A 20-year veteran of DFCS before becoming director of Hero House, Dismuke said DFCS rules say a 13-year-old can stay by themselves, but parents need to make that decision based on what they know of the child’s maturity level. Many 13-year-olds — and some children even older — aren’t ready for that responsibility.

“When they are not supervised, their idle minds lead them into some kind of trouble,” she said.

The third presentation focused on gangs. Barnes listed 12 gangs he had identified in Colquitt County since he was hired in January.

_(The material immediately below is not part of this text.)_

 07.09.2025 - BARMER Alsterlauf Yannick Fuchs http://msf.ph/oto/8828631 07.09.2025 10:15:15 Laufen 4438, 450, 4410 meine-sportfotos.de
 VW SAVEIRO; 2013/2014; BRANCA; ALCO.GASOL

A gang is a group of three or more people with a unifying name or symbol, that collectively engage in criminal activity, he said. Gang members have become more subtle as police officers got wise to their blatant ways of advertising their allegiance, he said.

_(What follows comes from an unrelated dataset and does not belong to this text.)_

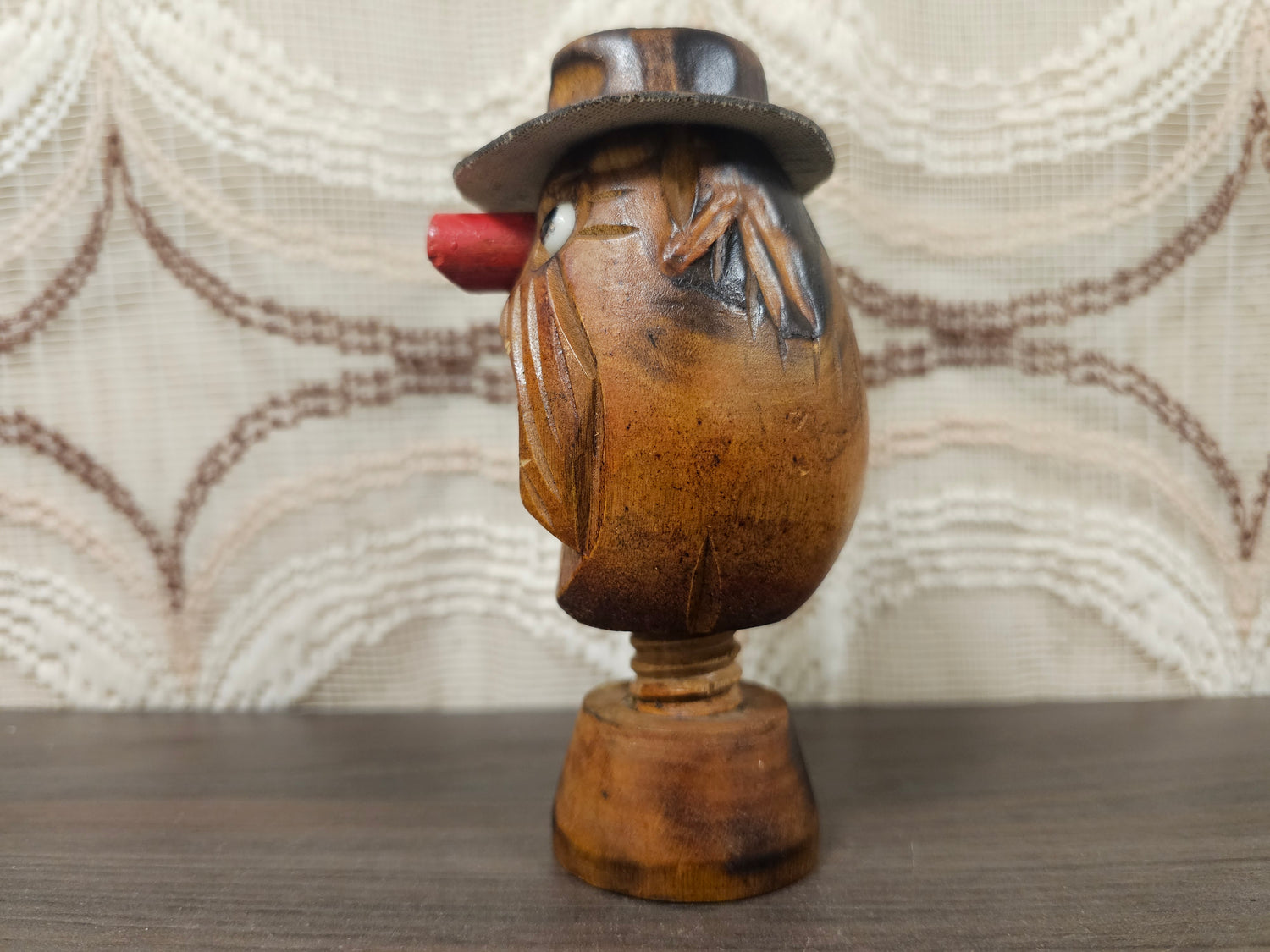 Vintage houten notenkraker mannetje met hoed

When a youth becomes involved in a gang, Barnes said, the parents are likely to notice something is off. He loses interest in school, his grades drop, he gets rid of one kind of clothes and only wants to wear something specific, he shows disrespect to parents or teachers, or his friends change.

Barnes urged parents to be aware of changes in behavior like that and to seek help from school or law enforcement if they see it.

“What we find out, we will tell you,” he promised.

Montfort, the engineer, described progress on paving of streets and told about plans to improve two local parks — one in Northwest Moultrie and one in Southeast.  Those announcements drew some applause, but as soon as he finished the floor was opened to comments and questions, and the subject moved right back to the children and youth of the community.

About 10 people made comments, and most of them referred to the Moultrie-Colquitt County Parks and Recreation Authority, with complaints ranging from the authority’s meeting time (7:30 a.m.) to the responsiveness of the authority and its predecessor, the city’s Recreation Department, to the needs of the Northwest community.

“We have people representing Northwest Moultrie who don’t know what’s happening in Northwest Moultrie,” Steve Reynolds said.

Some of the speakers argued that the authority’s fees are too high and that taxes are being used to support the diving program, which attracts well-to-do families, and not to support programs in Northwest, one of the poorer sections of the city.

“The only ones who get to play baseball are the ones who can afford it,” Reynolds said.

No one disagreed, but other speakers took a more practical stance.

“I don’t care about the board,” Kenneth “Juicy” Wallace said. “What we gotta do to fix it?”

Ponder urged the people who spoke so passionately to meet with him in the upcoming days to work up a strategy to take to the Recreation Authority to help get more activities in Northwest Moultrie.

“We don’t want them to put in all the work to give us what they think we want,” he said. “We know what we want.”

Other speakers brought up the similar issue of after-school programs, expressing concerns about the Boys and Girls Club taking over programs that had previously been put on by the Recreation Authority. The Rec Authority’s after-school program was free, but the Boys and Girls Club charges a small membership fee.

“I’m not saying everybody should get everything free,” Jennifer Richardson said, “but $25 is a lot of money.”

A speaker who didn’t identify himself tied the expensive after-school and recreation programs back to Barnes’ presentation on gangs.

A child needs money to play sports, money to be in the Boys and Girls Club, money to do anything, the man said.

“He’s 8, 10, 12 — how’s he going to get a job?” he said. “… You’re breeding gang members.”